_Article_:
— start —
Solved: Dataform - Incremental Pipeline Issue: Unrecognize...

LL01 · 08-09-2023 01:28 AM

Hi,

I'm working on creating an incremental pipeline where I aim to update a table incrementally from a partitioned table. I've followed the documentation, but I'm encountering an issue. When I run the query in Dataform, I receive an error about an "unrecognized variable". This is surprising because the compiled query shows no errors, and the table seems to execute normally.

config {
  type: "incremental",
}

pre_operations {
  DECLARE event_timestamp_checkpoint DEFAULT (
    ${when(incremental(),
    `SELECT max(ingestionTime) FROM ${self()}`,
    `SELECT datetime("2000-01-01")`)}
  )
}

SELECT
  *
FROM
  ${ref("items_filtered")}
WHERE ingestionTime > event_timestamp_checkpoint

The error messgae I received:
Unrecognized name: event_timestamp_checkpoint at [8:23]

However, the compiled queries tab indicates the following for the incremental query:
This query will process 5.05 MB when run.

DECLARE event_timestamp_checkpoint DEFAULT (
    SELECT max(ingestionTime) FROM `...items_filtered`
  )
;
SELECT * 
FROM   `...items_filtered`
WHERE ingestionTime > event_timestamp_checkpoint

Any guidance or suggestions would be greatly appreciated!

ms4446

The error you're encountering is related to the scope of the variable event_timestamp_checkpoint. In BigQuery, the variable declared in the DECLARE statement is not available in the subsequent SELECT statement when they are separated by a semicolon (;). This is why you're seeing the "Unrecognized name" error.

To fix this, you can use the DECLARE and SET statements together in a single script, and then use the variable in the SELECT statement. Here's how you can modify your script:

DECLARE event_timestamp_checkpoint DEFAULT TIMESTAMP("2000-01-01 00:00:00 UTC");

SET event_timestamp_checkpoint = (
${when(incremental(),
`SELECT max(ingestionTime) FROM ${self()}`,
`SELECT TIMESTAMP("2000-01-01 00:00:00 UTC")`)}
);

SELECT
*
FROM
${ref("items_filtered")}
WHERE ingestionTime > event_timestamp_checkpoint;

Here's a breakdown of the changes:

I've initialized the event_timestamp_checkpoint variable with a default value.
— end —
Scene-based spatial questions
— start —
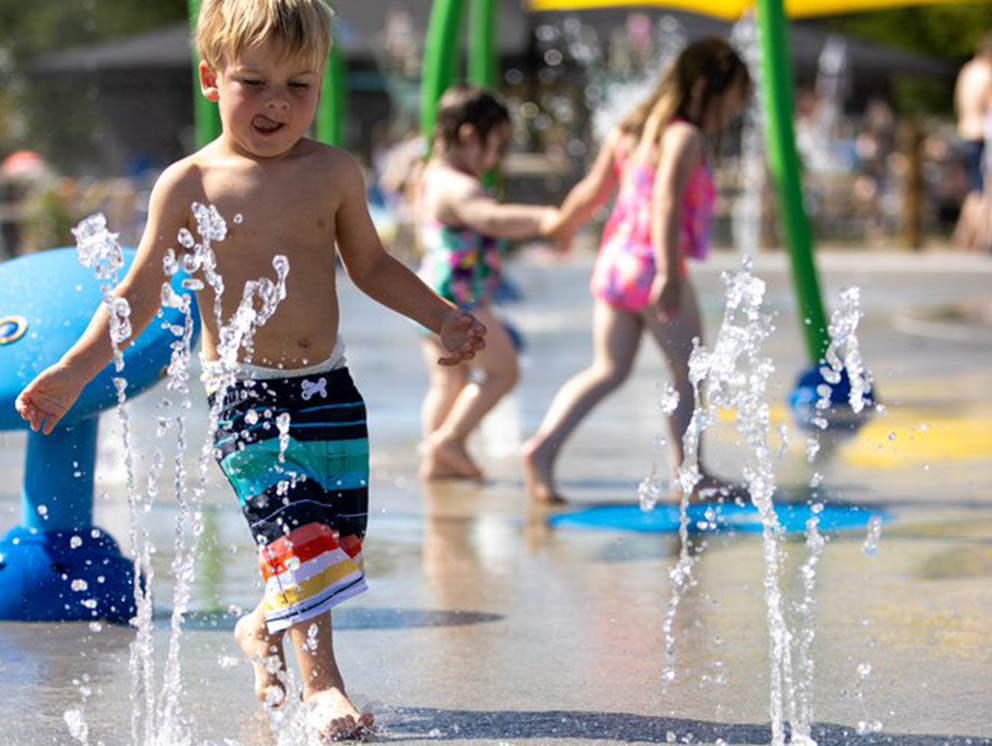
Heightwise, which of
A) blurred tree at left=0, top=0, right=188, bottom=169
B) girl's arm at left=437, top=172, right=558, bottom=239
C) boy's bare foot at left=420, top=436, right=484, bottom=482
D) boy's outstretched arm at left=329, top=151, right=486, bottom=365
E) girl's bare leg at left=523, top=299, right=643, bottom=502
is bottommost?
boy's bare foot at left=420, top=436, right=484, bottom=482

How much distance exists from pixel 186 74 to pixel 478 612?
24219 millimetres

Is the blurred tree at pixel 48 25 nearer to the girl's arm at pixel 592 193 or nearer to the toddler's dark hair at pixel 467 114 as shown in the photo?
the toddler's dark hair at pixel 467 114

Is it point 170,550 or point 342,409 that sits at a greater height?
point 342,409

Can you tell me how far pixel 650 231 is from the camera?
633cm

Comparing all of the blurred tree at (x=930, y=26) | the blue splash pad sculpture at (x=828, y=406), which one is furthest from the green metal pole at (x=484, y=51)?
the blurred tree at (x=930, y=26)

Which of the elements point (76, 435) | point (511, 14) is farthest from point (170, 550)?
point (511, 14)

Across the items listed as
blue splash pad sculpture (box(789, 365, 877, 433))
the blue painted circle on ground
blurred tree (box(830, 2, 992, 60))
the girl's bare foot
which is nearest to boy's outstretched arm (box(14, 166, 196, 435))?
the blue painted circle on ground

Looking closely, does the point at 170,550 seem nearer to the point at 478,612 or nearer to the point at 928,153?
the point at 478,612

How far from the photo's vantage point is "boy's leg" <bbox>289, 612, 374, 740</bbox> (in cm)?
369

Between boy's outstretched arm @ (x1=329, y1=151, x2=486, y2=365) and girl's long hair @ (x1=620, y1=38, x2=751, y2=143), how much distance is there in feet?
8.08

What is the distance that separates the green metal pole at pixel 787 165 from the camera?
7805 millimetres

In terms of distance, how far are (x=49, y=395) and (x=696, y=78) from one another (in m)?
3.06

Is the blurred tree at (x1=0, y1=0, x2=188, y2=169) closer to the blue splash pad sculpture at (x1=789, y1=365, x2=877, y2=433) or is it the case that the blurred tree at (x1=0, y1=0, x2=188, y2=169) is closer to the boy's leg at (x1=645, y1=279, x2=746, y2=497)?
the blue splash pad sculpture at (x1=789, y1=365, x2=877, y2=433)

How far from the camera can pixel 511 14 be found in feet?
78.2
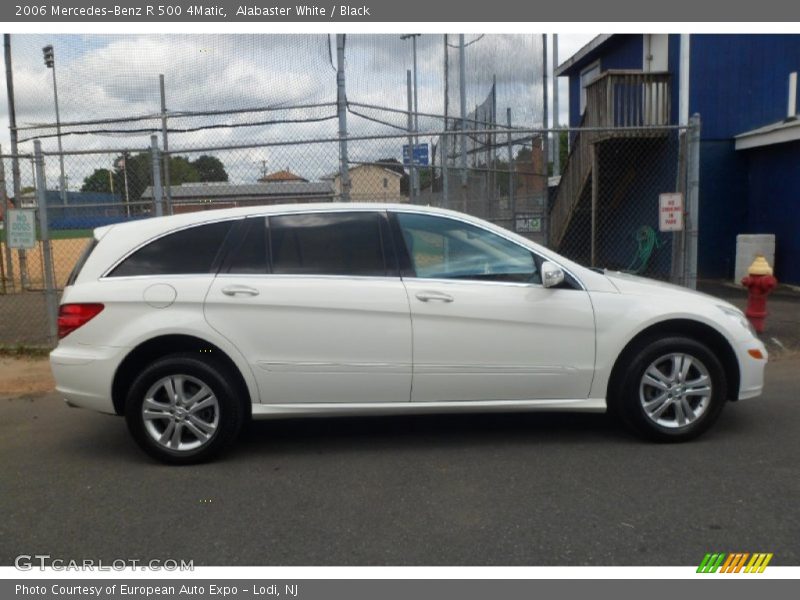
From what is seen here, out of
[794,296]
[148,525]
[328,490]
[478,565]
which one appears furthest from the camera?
— end —
_Work to do_:
**1)** In the Dataform thread, how much data does the compiled queries tab say the incremental query will process?
**2)** Retype the part of the Dataform thread starting at "LL01 · 08-09-2023" and ending at "to execute normally.".
The data above is separate from the Dataform thread.

_The results_:
**1)** 5.05 MB.

**2)**
LL01 · 08-09-2023 01:28 AM

Hi,

I'm working on creating an incremental pipeline where I aim to update a table incrementally from a partitioned table. I've followed the documentation, but I'm encountering an issue. When I run the query in Dataform, I receive an error about an "unrecognized variable". This is surprising because the compiled query shows no errors, and the table seems to execute normally.